Dans Economie / Politique / Marché

Michel Holtz

Vendredi, les salariés de Dieppe seront fixés sur leur sort et les fans de l’A110 sauront si l’objet de leur dévotion aura droit de perdurer. Mais à l’heure des coupes sombres, il est fort à parier qu’Alpine ne passe à la trappe. Par manque d’image, d’avenir et de rentabilité.

Alpine : requiem pour une berlinette

Il est des réalités économiques très simples à comprendre, même sans avoir décroché le prix Nobel de la discipline. Aujourd’hui, aucun des trois membres de l’Alliance Renault-Nissan-Mitsubsihi ne gagne d’argent. On n’est pas face à un petit découvert à la Caisse d’Épargne, mais pour Mitsubishi, le déficit 2019 s’élève à 220 millions d’euros, 142 millions pour Renault et entre 730 et 830 millions pour Nissan. Sans même évoquer les dettes accumulées, l’addition du premier constructeur mondial, tel que s’en flattait Carlos Ghosn en 2017 s’élève à plus d’un milliard de pertes pour un seul exercice. Et encore : la crise sanitaire et ses conséquences n’ont pas encore été comptabilisées dans cet abysse. C’est dire si les trois jours qui s’annoncent vont être compliqués. Mercredi, Mitsubishi ouvre le bal des restructurations, suivi ce jeudi par Nissan. Et c’est Renault qui clôt le festival vendredi, les trois marques de l’Alliance vont annoncer leurs restructurations. Au programme : une réduction des coûts maximum, le retrait de certains marchés et pour Nissan, l’abandon de Datsun. Comment dans ce cadre, ne pas évoquer la fin pure et simple d’Alpine, dont l’unique usine, celle de Dieppe semble vouée à la fermeture.

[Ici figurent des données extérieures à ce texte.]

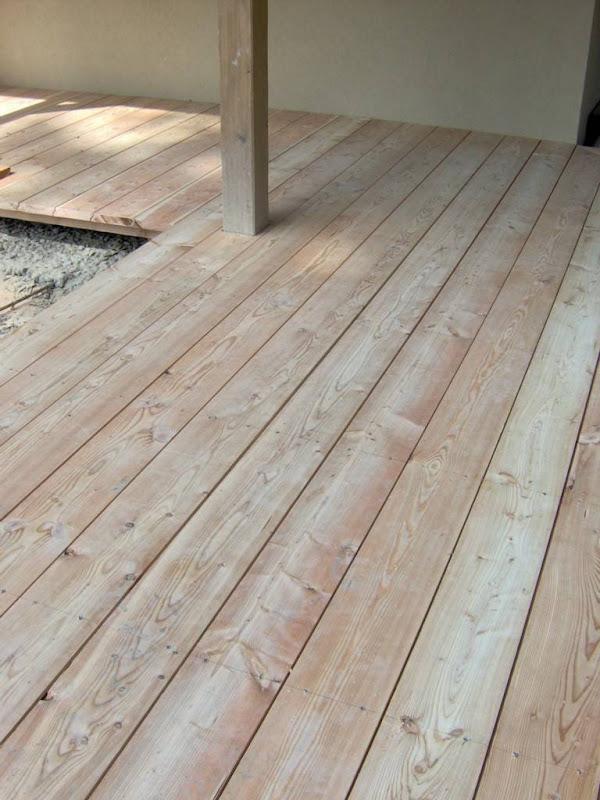Nieuwe parketvloeren door Parketwerken Wim Daneels - Opfrissing van een bestaande houten vloer - afwerking met doorzichtige matte vernis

L'hypothétique futur SUV Alpine
L'hypothétique futur SUV Alpine

Pourtant, Florent Ferrière dans son article de la semaine passée, se veut optimiste, arguant d’un nouveau directeur pour la petite marque renaissante (Patrick Marinoff, débauché chez AMG), et d’une vague promesse de futur SUV pour la marque. Mais dans une situation aussi catastrophique que celle ou se retrouve l’ex-régie, il est fort à parier que la danseuse Alpine ne fasse les frais des coupes qui seront envisagées cette semaine. Car lorsque le feu gagne la maison, on sauve l’essentiel, à savoir les produits susceptibles de gagner de l’argent. Ce qu’Alpine n’a jamais fait, et risque de ne jamais être capable de faire.

L’Alpine fait l’unanimité

Fin 2017, le petit monde de l’automobile et ses essayeurs est tout feu tout flamme. Voilà très longtemps qu’une voiture n’avait pas créé autour d’elle une telle unanimité. Légère, amusante, joueuse, agile, craquante : tous les adjectifs ont été utilisés pour décrire le véritable plaisir que l’on éprouve au volant de l'A110. Et pour les avoir vérifiés, ils sont tous exacts. Mais le choeur de journalistes français spécialisés ne forme pas un marché capable de faire tourner une chaîne et de fournir un emploi à 300 personnes en Normandie. Le programme Alpine ressemble à s’y méprendre à une danseuse, une auto coup de cœur, décidé par des décideurs guidés par leur seule passion pour la belle auto. Sauf qu’un succès commercial se moque de la passion de quelques-uns. Il s’établit d’abord sur une image de marque échafaudée par tous les autres.

L’Alpine what’s this ?

L’image d’Alpine est celle d’une petite berlinette dont les exploits et la gloire remontent aux années soixante-dix. La berlinette est championne d’Europe, puis championne du monde des rallyes, avant de s’épuiser sans jamais avoir réussi à renouveler son modèle initial : l’A110. Trente ans plus tard, la berlinette renaît, sous le même nom et avec un design rappelant l’ancêtre. Mais qui s’en est souvenu ? La France évidemment, l’Angleterre un peu, et le Japon ou quelques fans ont encore des posters accrochés dans leur garage. Sinon ? Personne. La marque est inconnue au bataillon sur le reste de la planète. "Alpine ? What’s this". Engager une somme coquette (54 700 euros) dans une auto dont on ne sait rien, issue d’un groupe généraliste et pas vraiment sportif ni luxueux est un curieux pari, que peu d’acheteurs vont faire.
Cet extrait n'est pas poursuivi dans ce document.